Остаемся. Время чертить календарики на октябрь…
Расщепляю, расправляю очередную сигаретную пачку. Проволочкой пришиваю белый лоскуток к истрепавшейся, истершейся простынке, где зачеркнуты предыдущие месяцы. Пока помню практически каждый прожитый день - и когда расстреливали, и когда давали надежду. Перемещения помню. Разговоры. Значит, мы еще не долго маемся в заточении?
Подхожу к двери. Отодвигаю одеяло. По ступенькам топот - кто-то стоял у решетки и слушал наши разговоры. Пусть слушают, если не отваливаются уши. Их дело - охранять.
Тут же задумываюсь о своем равнодушии. Хорошо это или плохо? С одной стороны, приказал себе принимать происходящее как неизбежность, но и махнуть на все рукой… Нет, надо продолжать и удивляться, и негодовать, и радоваться. Большей частью про себя, конечно. По-моему, в том же Коране записано: "Аллах всемогущий. Сначала дай нам терпение, а только потом - страдания"…
Ох, война-война, дурость несусветная. Политики с обеих сторон наверняка уже бросились подсчитывать ее результаты и выгадывать свое будущее, социологи - проводить опросы и вычерчивать рейтинги. Военные, в очередной раз подставленные и, как всегда, оставленные одни против прессы, запрутся в городках. Родители погибших зададут один-единственный вопрос: "За что?" - но никто не даст им ответа - ни в Кремле, ни в Белом Доме. Потому что в собственной подлости и глупости мало кто признается. А лицами чернеть будут близкие тех, кто пропал без вести или захвачен в плен. От них же постараются каким-либо образом побыстрее отгородиться…
Все предугадываемо в этом мире.
Все?
17
Мы в очередной яме. Седьмой.
Накануне уложили в кузов грузовика, сверху забросали одеялами и привезли в какое-то селение. Машина въехала во двор, и нас прямым ходом - в узкий бетонный люк. Следом полетел нажитый за три месяца нехитрый скарб, собранный в землянке столь спешно, что невольно подумалось: или в лагерь с инспекцией приезжает кто-то из высшего начальства, или возникла реальная угроза нашего перезахвата.
Новый подвал длинен, узок, приплюснут. Школьный пенал.
С бетонного потолка, обтянутого сеткой "рабица", капает конденсат. Вдоль стен - лавки с белыми бляшками плесени. Укладываем на них одеяла, но доски от сырости легко переламываются пополам, выставляя острые, словно кости при открытом переломе, углы.
"Так изнутри сгнием и когда-то переломимся и мы", - мысль мелькнула сама собой, машинально отметилось, что, возможно, произойдет с нами через какое-то время.
В дальнем углу блестят крышки закрученных на зиму консервов - помидоры, огурцы, варенье.
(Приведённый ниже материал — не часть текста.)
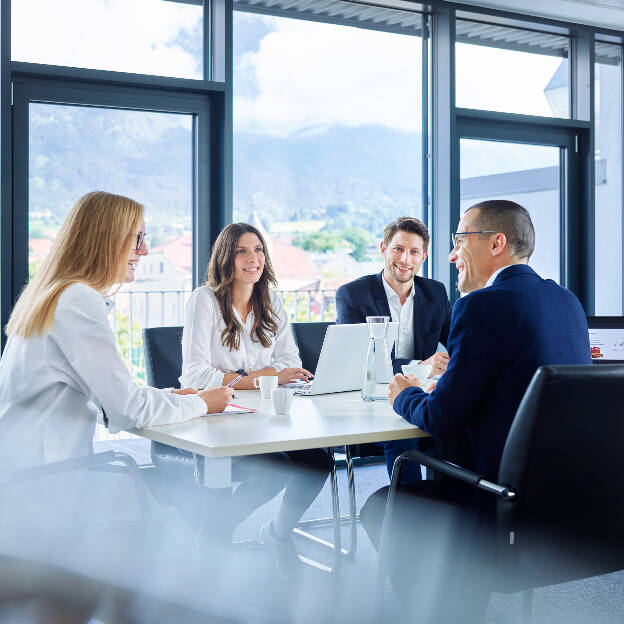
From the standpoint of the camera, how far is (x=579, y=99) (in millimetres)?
5461

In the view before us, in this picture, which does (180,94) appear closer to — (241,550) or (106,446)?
(106,446)

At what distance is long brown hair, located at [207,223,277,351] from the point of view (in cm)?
309

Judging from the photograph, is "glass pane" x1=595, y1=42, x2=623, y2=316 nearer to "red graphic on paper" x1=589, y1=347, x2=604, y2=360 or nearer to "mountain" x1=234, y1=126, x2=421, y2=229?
"mountain" x1=234, y1=126, x2=421, y2=229

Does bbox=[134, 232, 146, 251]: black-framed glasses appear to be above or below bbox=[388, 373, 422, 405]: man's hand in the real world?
above

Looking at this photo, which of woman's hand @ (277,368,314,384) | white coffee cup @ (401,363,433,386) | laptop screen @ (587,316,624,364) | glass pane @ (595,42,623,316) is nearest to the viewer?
white coffee cup @ (401,363,433,386)

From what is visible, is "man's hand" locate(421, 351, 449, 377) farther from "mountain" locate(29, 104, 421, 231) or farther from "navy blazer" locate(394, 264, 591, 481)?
"mountain" locate(29, 104, 421, 231)

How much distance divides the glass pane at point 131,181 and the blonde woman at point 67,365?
183 centimetres

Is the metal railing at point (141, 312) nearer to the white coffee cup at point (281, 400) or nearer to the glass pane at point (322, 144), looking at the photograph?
the glass pane at point (322, 144)

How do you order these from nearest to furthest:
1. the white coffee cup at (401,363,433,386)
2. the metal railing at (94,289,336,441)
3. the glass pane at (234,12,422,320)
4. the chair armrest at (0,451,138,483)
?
1. the chair armrest at (0,451,138,483)
2. the white coffee cup at (401,363,433,386)
3. the metal railing at (94,289,336,441)
4. the glass pane at (234,12,422,320)

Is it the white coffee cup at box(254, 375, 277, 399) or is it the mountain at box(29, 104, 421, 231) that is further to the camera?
the mountain at box(29, 104, 421, 231)

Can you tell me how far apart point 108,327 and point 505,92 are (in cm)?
400

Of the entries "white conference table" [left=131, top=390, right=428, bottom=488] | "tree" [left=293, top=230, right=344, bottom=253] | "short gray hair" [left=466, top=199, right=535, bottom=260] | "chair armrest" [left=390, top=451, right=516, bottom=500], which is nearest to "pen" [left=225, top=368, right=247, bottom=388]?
"white conference table" [left=131, top=390, right=428, bottom=488]

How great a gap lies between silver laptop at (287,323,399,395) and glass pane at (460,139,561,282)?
8.43 ft

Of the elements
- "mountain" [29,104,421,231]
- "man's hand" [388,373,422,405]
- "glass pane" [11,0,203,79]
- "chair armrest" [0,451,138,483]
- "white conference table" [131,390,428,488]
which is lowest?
"chair armrest" [0,451,138,483]
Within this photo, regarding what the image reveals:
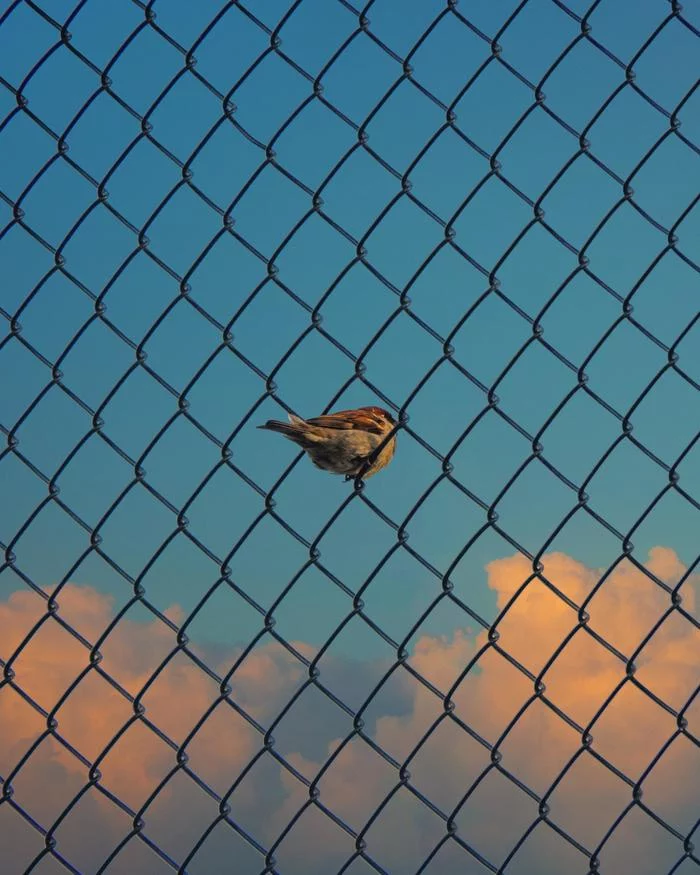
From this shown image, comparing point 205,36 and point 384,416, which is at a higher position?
point 205,36

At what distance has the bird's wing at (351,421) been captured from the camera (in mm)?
3938

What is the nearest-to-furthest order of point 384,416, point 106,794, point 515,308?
point 106,794 < point 515,308 < point 384,416

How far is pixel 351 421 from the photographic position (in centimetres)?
399

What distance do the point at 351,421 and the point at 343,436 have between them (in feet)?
0.18

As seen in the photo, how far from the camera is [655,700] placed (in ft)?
10.9

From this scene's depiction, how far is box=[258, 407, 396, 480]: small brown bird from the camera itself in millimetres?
3916

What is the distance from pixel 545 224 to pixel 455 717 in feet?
4.31

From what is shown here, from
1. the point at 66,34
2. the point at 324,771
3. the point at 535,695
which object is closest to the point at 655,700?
the point at 535,695

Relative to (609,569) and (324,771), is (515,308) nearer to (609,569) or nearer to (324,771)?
(609,569)

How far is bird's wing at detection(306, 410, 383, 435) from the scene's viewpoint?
12.9 ft

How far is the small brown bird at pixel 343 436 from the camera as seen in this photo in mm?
3916

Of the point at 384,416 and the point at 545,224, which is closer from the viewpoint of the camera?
the point at 545,224

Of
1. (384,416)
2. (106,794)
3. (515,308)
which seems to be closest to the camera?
(106,794)

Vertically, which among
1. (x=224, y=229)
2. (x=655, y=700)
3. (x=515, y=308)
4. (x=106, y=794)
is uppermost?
(x=515, y=308)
В любом случае с голоду хотя бы первое время не помрем. А вот что делать с сыростью…
- Ох, сынки, попали к бабке на старости лет в подвал, - слышим над собой голос.
В люк, став на колени, заглядывает старуха, жалостливо качает головой. Рядом резвятся детишки.
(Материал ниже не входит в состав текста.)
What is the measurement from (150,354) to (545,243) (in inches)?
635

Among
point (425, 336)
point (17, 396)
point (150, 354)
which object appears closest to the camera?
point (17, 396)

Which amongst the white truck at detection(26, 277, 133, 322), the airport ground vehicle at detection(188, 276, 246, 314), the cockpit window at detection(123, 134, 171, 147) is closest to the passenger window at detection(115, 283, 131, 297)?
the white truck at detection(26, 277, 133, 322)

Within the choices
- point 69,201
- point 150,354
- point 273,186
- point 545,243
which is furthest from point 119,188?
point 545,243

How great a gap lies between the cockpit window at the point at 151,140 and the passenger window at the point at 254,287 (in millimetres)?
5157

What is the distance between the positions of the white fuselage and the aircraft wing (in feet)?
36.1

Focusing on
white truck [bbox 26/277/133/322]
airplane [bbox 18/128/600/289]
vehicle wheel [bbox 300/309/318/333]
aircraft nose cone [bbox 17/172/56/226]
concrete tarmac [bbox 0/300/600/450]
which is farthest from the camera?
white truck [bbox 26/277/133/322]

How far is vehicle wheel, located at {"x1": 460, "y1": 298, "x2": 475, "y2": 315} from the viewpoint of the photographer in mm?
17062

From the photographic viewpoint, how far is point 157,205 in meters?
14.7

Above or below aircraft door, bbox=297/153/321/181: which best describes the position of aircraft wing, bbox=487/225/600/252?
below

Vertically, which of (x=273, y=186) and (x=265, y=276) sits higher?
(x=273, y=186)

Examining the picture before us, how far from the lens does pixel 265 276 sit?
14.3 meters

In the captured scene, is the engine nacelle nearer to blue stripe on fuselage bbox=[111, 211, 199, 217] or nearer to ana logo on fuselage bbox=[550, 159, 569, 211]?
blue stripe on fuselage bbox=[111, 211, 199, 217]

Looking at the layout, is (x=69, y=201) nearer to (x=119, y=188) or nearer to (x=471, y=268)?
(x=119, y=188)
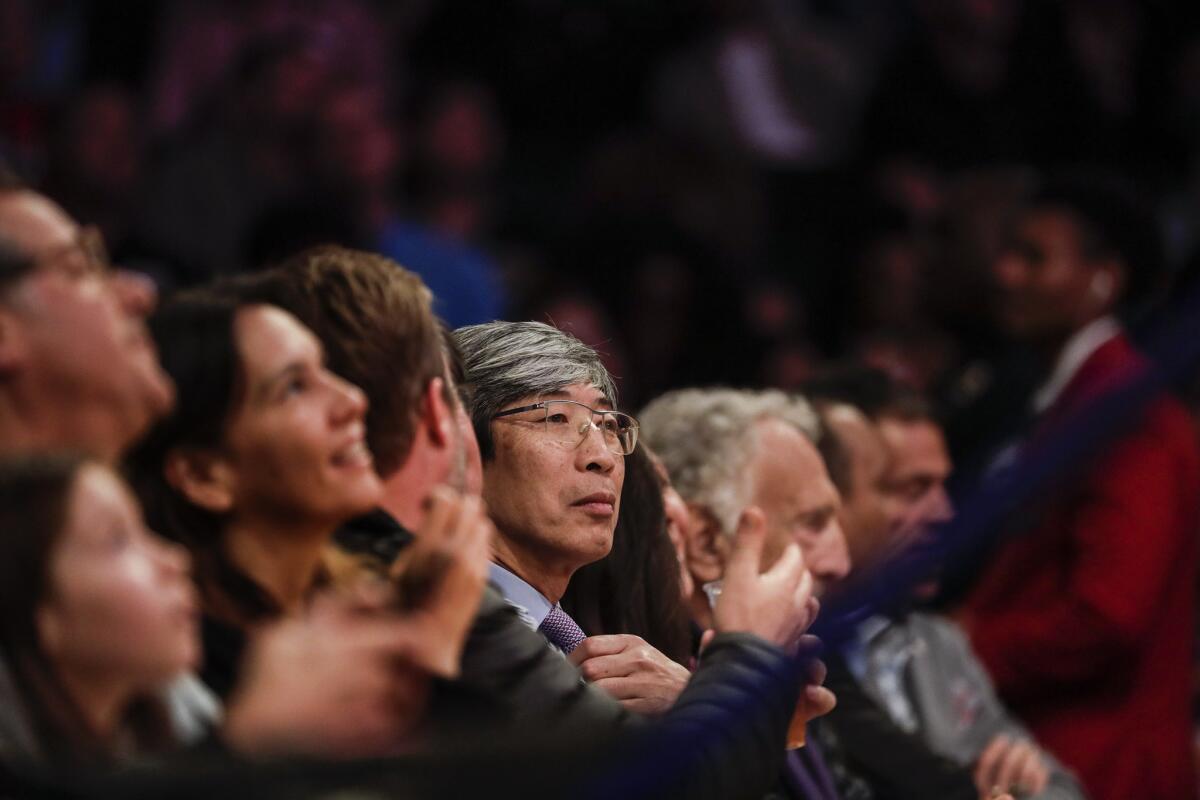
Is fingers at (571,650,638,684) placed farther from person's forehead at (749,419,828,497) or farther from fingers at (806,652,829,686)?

Мы немеем. Кажется, это самое глубокое потрясение за время плена. Когда держат в неволе боевики - это вроде нормально, как-то объяснимо. Но чтобы в подобном участвовали женщины…
Попытался представить маму - что бы она делала, если бы мы, ее сыновья, загоняли в погреб пленников. Прокляла бы, отреклась и выгнала из дома. А здесь - в порядке вещей. Конечно, в глазах наших тюремщиков - это не мы сидим, а сотни тысяч долларов копошатся в яме. А ради этого можно закрыть глаза… Вот только мама бы не закрыла.
А пока нас продолжает жалеть старуха:
- Что еще принести?
- Чего-нибудь постелить на пол, - прошу я. Пол мокрый от падающих сверху капель. - Солому, старые одеяла.
Расщедрились на два пустых мешка. А семь полных, с мукой, наваливают сверху на крышку. В щель видим, как между мешками вставляют гранату с выдернутой чекой. Господи, детей бы поберегли от случайностей.
Нет, случайность для них - это если сбегут деньги. Эквивалент денег. Мы.
Стелемся. Настроение прыгает: от "держаться" до полной апатии. Белые вязаные шапочки, наш символ освобождения, посерели от подземной грязи. На тельняшке Махмуда стерлись грани между полосками, получилась одна сплошная. Черная.